Monday, January 22, 2018

The rich get richer....again

Capitalism? Who is complaining?
Oxfam launched a new report showing that 42 people hold as much wealth as the 3.7 billion who make up the poorest half of the world’s population ( compared with 61 people last year and 380 in 2009.)

Billionaires had been created at a record rate of one every two days over the past 12 months, at a time when the bottom 50% of the world’s population had seen no increase in wealth.

 It added that 82% of the global wealth generated in 2017 went to the most wealthy 1%.

 Oxfam said it was “unacceptable and unsustainable” for a tiny minority to accumulate so much wealth while hundreds of millions of people struggled with poverty pay. 

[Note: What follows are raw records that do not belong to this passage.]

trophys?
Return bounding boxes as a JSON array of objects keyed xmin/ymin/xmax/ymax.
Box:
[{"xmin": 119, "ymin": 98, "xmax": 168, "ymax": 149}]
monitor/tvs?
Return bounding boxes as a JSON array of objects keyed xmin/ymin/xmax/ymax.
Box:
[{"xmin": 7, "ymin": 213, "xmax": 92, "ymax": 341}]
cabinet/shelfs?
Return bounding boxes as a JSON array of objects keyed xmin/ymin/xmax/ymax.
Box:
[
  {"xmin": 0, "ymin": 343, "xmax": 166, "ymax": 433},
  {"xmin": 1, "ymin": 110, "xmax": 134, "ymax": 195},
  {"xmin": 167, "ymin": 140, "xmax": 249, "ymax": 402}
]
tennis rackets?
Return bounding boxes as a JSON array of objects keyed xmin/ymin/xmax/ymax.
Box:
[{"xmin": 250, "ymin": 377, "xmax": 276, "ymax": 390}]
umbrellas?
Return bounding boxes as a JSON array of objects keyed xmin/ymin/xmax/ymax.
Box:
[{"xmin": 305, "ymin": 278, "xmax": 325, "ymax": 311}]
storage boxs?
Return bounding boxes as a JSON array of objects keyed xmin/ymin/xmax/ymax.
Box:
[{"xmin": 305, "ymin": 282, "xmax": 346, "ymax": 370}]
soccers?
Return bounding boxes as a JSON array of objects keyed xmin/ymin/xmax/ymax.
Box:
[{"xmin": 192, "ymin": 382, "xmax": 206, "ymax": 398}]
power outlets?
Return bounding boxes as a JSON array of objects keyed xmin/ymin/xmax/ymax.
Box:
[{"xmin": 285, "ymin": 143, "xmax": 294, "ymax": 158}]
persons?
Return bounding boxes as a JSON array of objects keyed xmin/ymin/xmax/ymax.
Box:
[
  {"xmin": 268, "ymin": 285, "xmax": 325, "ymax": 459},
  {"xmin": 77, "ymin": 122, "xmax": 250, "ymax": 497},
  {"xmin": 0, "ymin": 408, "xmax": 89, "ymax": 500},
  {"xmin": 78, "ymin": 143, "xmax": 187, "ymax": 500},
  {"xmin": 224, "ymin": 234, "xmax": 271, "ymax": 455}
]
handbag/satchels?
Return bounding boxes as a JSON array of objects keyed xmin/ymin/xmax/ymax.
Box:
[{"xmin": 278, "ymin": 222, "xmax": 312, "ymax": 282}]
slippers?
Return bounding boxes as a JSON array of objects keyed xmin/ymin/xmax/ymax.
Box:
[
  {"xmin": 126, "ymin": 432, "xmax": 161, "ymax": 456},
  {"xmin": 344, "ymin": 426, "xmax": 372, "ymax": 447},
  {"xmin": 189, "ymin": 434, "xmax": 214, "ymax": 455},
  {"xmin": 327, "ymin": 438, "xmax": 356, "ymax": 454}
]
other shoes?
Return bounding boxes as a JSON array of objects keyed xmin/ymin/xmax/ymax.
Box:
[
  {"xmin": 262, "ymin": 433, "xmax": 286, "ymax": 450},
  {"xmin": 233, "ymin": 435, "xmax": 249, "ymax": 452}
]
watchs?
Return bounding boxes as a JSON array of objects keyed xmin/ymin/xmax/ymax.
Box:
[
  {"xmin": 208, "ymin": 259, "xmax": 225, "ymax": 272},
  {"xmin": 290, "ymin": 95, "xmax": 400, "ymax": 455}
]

Mark Goldring, Oxfam GB chief executive, said: “The concentration of extreme wealth at the top is not a sign of a thriving economy, but a symptom of a system that is failing the millions of hardworking people on poverty wages who make our clothes and grow our food.” Goldring said it was time to rethink a global economy in which there was excessive corporate influence on policymaking, erosion of workers’ rights and a relentless drive to minimise costs in order to maximise returns to investors.

The charity added that the wealth of billionaires had risen by 13% a year on average in the decade from 2006 to 2015, with the increase of $762bn (£550bn) in 2017 enough to end extreme poverty seven times over. 


In the UK, when asked what a typical British chief executive earned in comparison with an unskilled worker, people guessed 33 times as much. When asked what the ideal ratio should be, they said 7:1. Oxfam said that FTSE 100 bosses earned on average 120 times more than the average employee.
Mark Littlewood, director general at free-market think tank The Institute of Economic Affairs, said Oxfam was becoming "obsessed with the rich rather than the poor".